- _Task prompt_:
Copy verbatim every line of the records below, starting with the line that contains "Is point (863, 849)" and continuing through the end of the records, with both ends included.

- _Material for the task_:
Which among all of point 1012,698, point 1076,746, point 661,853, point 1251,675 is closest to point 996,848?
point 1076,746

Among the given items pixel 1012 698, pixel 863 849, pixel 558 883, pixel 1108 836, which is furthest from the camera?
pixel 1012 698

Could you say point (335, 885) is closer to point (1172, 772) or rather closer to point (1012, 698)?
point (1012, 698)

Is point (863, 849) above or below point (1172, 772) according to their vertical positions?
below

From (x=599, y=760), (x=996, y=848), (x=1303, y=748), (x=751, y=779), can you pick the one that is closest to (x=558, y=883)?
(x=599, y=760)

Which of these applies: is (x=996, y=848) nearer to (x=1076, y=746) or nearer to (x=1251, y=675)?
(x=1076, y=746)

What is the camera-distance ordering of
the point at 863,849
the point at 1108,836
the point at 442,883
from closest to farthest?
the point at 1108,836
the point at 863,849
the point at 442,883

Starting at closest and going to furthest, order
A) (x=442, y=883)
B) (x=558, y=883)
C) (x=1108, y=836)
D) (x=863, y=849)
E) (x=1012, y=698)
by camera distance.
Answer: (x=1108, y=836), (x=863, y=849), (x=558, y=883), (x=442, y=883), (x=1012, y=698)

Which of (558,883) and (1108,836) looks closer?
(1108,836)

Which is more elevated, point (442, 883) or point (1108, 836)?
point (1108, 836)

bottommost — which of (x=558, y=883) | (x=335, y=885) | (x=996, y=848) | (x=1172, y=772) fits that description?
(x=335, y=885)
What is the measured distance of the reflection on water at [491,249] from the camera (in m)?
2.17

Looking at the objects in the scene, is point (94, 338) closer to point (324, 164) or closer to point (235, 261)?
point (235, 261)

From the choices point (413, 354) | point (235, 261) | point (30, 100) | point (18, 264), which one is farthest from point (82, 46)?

- _Response_:
Is point (863, 849) above or below point (1172, 772) according to their vertical positions?
below

From (x=599, y=760), (x=996, y=848), (x=1303, y=748), (x=751, y=779), can you pick the one that is closest to (x=558, y=883)?
(x=599, y=760)

Which of these applies: is (x=996, y=848) nearer to (x=1076, y=746) or nearer to (x=1251, y=675)?
(x=1076, y=746)

What is the camera-distance ordering of
the point at 863,849
the point at 1108,836
the point at 442,883
from closest to farthest?
the point at 1108,836
the point at 863,849
the point at 442,883

Starting at closest and going to furthest, order
A) (x=442, y=883)
B) (x=558, y=883)
C) (x=1108, y=836)
D) (x=863, y=849)
E) (x=1012, y=698)
by camera distance.
Answer: (x=1108, y=836), (x=863, y=849), (x=558, y=883), (x=442, y=883), (x=1012, y=698)

Which of (558,883) and (1108,836) looks closer?
(1108,836)

Which is more elevated, point (442, 883) or point (1108, 836)?
point (1108, 836)

bottommost — which of (x=558, y=883) | (x=335, y=885) | (x=996, y=848) | (x=1172, y=772) fits that description?
(x=335, y=885)
What is the measured distance of the reflection on water at [491,249] from the camera (in m)?
2.17

Looking at the objects in the scene, is point (94, 338) closer to point (324, 164) or closer to point (235, 261)?
point (235, 261)

From the choices point (413, 354) | point (235, 261) | point (30, 100) | point (18, 264), which one is farthest from point (82, 46)?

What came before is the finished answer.